RECORDED INFORMATION →

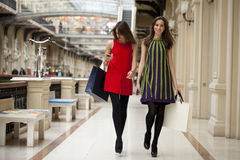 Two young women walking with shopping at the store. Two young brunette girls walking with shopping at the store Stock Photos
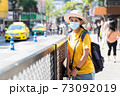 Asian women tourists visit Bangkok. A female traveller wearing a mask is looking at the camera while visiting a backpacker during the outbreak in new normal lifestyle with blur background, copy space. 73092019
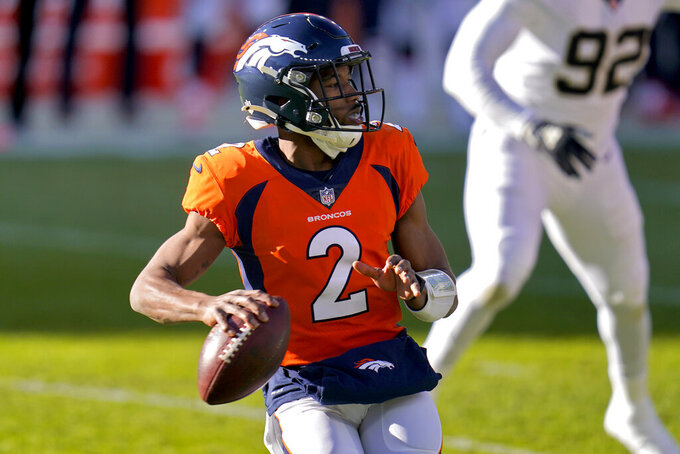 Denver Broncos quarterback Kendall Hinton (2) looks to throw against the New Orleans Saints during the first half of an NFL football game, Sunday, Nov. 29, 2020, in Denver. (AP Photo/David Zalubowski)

* * *

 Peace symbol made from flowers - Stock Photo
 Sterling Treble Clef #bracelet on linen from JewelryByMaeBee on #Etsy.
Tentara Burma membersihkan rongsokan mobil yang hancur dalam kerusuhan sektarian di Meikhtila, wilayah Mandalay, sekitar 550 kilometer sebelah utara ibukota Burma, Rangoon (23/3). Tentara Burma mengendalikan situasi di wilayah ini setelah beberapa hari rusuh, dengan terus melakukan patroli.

EXERCISE DIRECTIONS →
List every line above that holds the word "from".

RESULT OF THIS EXERCISE →
 Peace symbol made from flowers - Stock Photo
 Sterling Treble Clef #bracelet on linen from JewelryByMaeBee on #Etsy.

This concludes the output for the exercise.